另一邊,王修晉見到四皇子後,也弄清楚了大哥嶽丈一家的來頭,比大哥知道的更清楚。那位翰林的夫人什麽性格,也問得明白,言多,說話不動腦,熟稱沒腦子,這樣的人可交,但跟這樣的人交往不能講太多,指不定這會兒跟她講話,轉個身她不自覺的說出去,可能還沒注意到自己說了什麽。
王修晉頭疼,“皇上這是給你尋幫手,還是給你找拖後退的人?”
“……”四皇子覺得無言以對。
李菻善倒了杯水,然後小心的推到王修晉的面前,之前家裏把春家裏裏外外查個清明,便對春大人的夫人直皺眉,這人沒啥壞心眼,可偏偏這種沒壞心眼的人辦出來的事更坑人。
“之前我給趙四哥的信,可有定奪?”抛開大哥的親事,問請之前封中提意的事。
“父皇要先看方子,看是否如你說的那般。”四皇子是得了父親的準話,此事若成便是大梁之福。
王修晉點點頭,拿出之前記錄的方子,卻沒有全給。“這是前兩次嘗試後的記錄,若是皇上同意,便把後繼的記錄承讓,也别怪我有小心思,此事若成,怕是會有很多人會盯上,我所求是爲傷兵謀生,而非他人之利。”

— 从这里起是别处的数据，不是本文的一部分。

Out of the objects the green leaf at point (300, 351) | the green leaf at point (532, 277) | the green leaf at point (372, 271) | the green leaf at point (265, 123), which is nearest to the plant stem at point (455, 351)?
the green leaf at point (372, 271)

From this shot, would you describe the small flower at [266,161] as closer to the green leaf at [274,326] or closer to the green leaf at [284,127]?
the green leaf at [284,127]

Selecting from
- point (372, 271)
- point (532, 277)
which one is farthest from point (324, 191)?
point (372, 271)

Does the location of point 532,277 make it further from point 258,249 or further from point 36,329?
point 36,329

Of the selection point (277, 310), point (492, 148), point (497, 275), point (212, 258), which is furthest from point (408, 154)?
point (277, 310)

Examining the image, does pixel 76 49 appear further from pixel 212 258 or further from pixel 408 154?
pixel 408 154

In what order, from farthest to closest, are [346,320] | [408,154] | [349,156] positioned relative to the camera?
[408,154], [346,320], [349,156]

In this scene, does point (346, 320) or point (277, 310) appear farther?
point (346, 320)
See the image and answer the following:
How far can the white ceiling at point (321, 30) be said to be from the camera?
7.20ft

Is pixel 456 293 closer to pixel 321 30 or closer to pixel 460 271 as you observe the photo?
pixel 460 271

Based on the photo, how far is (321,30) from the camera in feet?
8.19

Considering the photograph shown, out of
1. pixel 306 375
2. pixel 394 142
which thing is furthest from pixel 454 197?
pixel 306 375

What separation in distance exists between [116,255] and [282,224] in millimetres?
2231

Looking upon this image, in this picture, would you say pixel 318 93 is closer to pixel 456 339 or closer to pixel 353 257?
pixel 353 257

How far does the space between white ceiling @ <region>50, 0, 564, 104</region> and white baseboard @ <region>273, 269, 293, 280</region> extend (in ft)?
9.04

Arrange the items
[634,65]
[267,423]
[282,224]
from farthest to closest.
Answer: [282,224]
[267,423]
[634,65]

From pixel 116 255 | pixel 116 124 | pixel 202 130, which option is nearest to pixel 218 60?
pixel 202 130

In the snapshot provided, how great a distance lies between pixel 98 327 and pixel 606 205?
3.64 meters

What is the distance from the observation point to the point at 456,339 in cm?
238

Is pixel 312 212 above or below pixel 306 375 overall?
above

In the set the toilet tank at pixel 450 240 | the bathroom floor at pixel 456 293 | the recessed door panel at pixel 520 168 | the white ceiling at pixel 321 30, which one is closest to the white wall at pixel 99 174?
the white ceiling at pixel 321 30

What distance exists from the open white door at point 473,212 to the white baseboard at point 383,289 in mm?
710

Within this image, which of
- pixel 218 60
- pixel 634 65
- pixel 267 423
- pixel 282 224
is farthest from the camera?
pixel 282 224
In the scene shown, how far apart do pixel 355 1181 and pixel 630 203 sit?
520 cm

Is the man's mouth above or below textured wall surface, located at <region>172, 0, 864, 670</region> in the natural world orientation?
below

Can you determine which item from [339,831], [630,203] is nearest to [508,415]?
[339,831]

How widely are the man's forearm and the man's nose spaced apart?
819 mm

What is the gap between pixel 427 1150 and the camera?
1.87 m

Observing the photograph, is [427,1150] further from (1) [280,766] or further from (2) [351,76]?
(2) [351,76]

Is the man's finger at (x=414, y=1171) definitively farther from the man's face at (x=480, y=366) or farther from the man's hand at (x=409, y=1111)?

“若大梁多幾位修晉,便會更強更富。”四皇子長歎,他不如王修晉。
“趙四哥謬贊。”王修晉拱手,他并沒有四皇子說的那麽偉大,此次大概是他唯一能做的好事。
李菻善看着王修晉的眼神特别閃亮,若是可以,他想握住王修晉的手,李家會記住王修晉爲大梁将士所做的一切。
三人小聚之後,王修晉由李菻善送回家,路上李菻善略有些遺憾的說着不能到請王夫人到家中坐客,王修晉想到李菻善的母親剛去世,沒有女主人,母親過去拜訪是不怎麽好。
在門口分别,王修晉進了家門,便尋母親把打聽到的消息說了說,并送上拜貼。王夫人聽到小兒對春夫人的評價後,臉上倒沒有什麽表情變化,“若是這樣的人反倒好事。”王夫人未多做解釋,反而說起李家的事,之前她在京城時,因夫君的關系,對李家也沒多關注過,現下因大兒在京城,反倒是知道一些,便講給王修晉聽,王修晉聽完後直砸舌,這親媽居然比後媽還狠,怪不得當初李夫人去世時,總覺得怪怪的。
宮中,四皇子把方子送到父皇的手上,并把今天王修晉說的話委婉的說了一遍。天子未看方子,倒是先樂了,“好大的膽子,居然跟朕耍心眼。”待翻看過方子後,天子的表情十分的嚴肅,手指不自覺的點起禦案……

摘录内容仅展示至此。